6) > management consultants/MBAs who don't want to take the plunge and quit their regular jobs, but would be happy to do a few days a month to get a feel for startups
I'd suggest avoiding those as co-founders! Unless they can get you a first 5 customers. My sense is that most MBA skills aren't useful for getting a business off the ground, they're more useful for management consulting (which - what real value is that anyway).
7) Another option is to start small. Start yourself, build something for yourself. Do that as a side project. After a year, you'll probably have seen bigger problems in the course of building that side project. So at that point, switch and build a product that solves one of the problems you faced while building the first product. Repeat that for a couple years and you'll probably end up at some big $$ problems.

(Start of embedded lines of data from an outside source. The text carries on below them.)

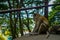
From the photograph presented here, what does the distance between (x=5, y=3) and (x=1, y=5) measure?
301mm

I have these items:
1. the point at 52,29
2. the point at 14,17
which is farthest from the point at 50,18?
the point at 52,29

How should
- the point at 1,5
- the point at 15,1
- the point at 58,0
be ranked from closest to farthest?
the point at 1,5 → the point at 58,0 → the point at 15,1

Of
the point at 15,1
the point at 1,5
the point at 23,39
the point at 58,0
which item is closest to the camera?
the point at 23,39

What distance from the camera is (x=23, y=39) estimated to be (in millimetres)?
1945

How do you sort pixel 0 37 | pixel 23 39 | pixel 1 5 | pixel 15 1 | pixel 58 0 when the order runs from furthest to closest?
pixel 15 1, pixel 58 0, pixel 1 5, pixel 23 39, pixel 0 37

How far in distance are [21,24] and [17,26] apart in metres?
0.24

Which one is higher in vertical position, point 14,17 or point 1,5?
point 1,5

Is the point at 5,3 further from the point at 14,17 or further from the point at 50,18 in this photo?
the point at 50,18

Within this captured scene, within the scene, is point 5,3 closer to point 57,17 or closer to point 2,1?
point 2,1

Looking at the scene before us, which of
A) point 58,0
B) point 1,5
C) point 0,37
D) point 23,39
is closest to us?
point 0,37

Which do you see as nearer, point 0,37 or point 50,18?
point 0,37

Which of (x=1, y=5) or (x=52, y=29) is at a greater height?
(x=1, y=5)

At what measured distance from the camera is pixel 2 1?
4.25 metres

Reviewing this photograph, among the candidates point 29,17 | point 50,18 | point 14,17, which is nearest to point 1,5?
point 14,17
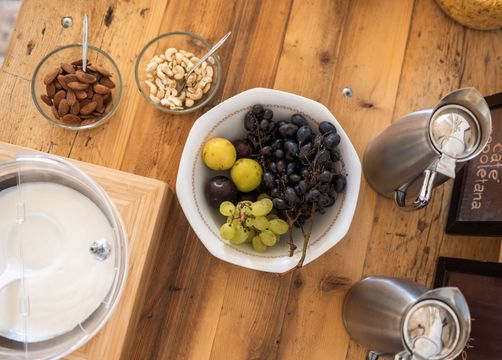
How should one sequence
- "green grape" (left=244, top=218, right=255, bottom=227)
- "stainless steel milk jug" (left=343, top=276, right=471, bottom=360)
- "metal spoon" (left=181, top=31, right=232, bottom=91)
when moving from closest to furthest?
"stainless steel milk jug" (left=343, top=276, right=471, bottom=360), "green grape" (left=244, top=218, right=255, bottom=227), "metal spoon" (left=181, top=31, right=232, bottom=91)

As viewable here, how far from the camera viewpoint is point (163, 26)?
897 millimetres

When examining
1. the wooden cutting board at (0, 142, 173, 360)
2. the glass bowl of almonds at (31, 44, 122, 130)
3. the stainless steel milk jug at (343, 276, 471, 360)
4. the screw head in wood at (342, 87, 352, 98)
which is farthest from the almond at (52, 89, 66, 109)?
the stainless steel milk jug at (343, 276, 471, 360)

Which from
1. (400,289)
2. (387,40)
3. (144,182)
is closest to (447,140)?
(400,289)

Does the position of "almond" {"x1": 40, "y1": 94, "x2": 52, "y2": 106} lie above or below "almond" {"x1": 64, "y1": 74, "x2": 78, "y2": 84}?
below

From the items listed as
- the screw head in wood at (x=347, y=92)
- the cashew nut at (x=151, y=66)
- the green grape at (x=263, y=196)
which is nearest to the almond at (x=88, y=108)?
the cashew nut at (x=151, y=66)

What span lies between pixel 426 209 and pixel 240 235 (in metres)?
0.35

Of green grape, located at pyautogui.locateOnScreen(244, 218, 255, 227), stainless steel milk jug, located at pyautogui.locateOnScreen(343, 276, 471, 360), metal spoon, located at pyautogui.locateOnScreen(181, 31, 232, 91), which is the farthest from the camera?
metal spoon, located at pyautogui.locateOnScreen(181, 31, 232, 91)

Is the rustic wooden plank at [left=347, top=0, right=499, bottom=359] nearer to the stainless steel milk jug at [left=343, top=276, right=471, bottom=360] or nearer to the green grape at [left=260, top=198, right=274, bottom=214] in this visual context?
the stainless steel milk jug at [left=343, top=276, right=471, bottom=360]

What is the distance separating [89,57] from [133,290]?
0.41 metres

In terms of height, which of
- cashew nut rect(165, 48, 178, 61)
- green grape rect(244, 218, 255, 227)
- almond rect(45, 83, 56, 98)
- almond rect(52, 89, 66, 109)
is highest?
cashew nut rect(165, 48, 178, 61)

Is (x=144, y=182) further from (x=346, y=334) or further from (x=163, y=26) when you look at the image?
(x=346, y=334)

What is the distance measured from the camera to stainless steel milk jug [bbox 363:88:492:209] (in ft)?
2.14

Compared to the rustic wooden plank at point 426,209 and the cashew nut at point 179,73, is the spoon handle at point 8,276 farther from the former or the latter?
the rustic wooden plank at point 426,209

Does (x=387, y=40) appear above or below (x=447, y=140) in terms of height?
above
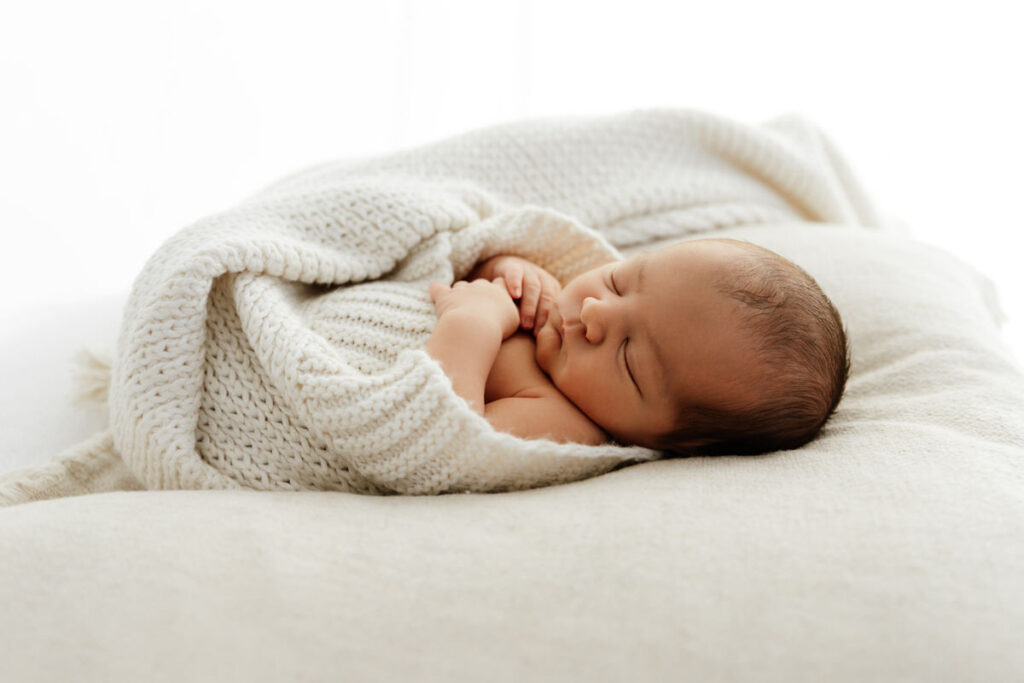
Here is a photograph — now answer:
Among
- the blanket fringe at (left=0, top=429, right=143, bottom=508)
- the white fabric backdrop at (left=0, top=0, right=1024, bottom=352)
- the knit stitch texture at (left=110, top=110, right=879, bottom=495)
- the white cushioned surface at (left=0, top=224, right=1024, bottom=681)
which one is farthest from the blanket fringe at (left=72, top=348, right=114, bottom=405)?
the white fabric backdrop at (left=0, top=0, right=1024, bottom=352)

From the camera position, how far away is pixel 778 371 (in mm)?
974

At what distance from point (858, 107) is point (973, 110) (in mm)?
323

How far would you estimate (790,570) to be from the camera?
2.21ft

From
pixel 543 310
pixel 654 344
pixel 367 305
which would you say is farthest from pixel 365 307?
pixel 654 344

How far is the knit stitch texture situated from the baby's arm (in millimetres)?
55

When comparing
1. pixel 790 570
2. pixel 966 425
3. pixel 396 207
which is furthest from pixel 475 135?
pixel 790 570

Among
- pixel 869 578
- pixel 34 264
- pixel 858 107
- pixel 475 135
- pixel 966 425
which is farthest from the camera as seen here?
pixel 858 107

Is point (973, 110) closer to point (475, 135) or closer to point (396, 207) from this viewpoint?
point (475, 135)

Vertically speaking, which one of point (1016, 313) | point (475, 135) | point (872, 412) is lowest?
point (1016, 313)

8) It takes a lot of reps to get good. I think the most underrated factor is how much time would you be willing to put into the thing you're working on. My suggestion is to sample many projects. Treat them all as side projects. Work on them for a few days (build product, chat casually with customers). Then ask yourself which one you most enjoy working on and where you could see yourself working on it for 6 weeks. Then work on that for 6 weeks, then scale up to 3 months, then 18 months. Takes time, so the one you'd most enjoy putting lots of hours into for weeks/months/years is probably the one most likely to succeed. And don't pick in the abstract / don't pick based on the idea, actually try working on them and pick based on how it feels to work on it - like taking a bite out of every dish at a restaurant - and then see which one you want to keep "eating".

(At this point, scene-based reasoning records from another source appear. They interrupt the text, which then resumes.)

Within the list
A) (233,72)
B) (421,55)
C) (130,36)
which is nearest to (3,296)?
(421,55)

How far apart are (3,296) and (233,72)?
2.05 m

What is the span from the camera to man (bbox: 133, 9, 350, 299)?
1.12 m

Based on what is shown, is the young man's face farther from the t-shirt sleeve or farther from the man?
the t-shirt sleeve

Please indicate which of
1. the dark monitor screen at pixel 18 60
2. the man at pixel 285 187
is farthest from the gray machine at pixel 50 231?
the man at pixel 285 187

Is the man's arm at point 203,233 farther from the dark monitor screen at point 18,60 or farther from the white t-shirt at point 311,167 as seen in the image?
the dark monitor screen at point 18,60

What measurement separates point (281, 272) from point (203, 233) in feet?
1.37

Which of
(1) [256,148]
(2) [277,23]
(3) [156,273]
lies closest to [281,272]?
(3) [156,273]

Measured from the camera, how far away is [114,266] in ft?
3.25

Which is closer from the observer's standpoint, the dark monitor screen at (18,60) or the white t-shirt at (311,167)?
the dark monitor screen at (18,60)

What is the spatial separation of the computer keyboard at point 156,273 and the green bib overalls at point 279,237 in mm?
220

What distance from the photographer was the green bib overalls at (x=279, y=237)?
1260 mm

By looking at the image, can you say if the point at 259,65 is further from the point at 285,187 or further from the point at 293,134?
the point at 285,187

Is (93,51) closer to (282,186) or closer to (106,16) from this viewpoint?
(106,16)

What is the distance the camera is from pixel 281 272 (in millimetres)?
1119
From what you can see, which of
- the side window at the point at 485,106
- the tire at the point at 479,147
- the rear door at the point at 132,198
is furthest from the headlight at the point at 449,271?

9) Co-founders are great if a) you are capable enough to do something yourself and b) they bring something gamechanger you don't have c) they raise the ceiling for what the business is capable of. One of my businesses I did solo, the other with a 50-50 cofounder. Both worked out great, I think both paths are good. But the main takeaway from this point is to "be so good that you don't need them".
10) Pick something where you in your "sampling" you see that you enjoy the two critical pieces for that product/side project - building that product and reaching buyers for that product. The journey takes so so long that you have to be able to enjoy it.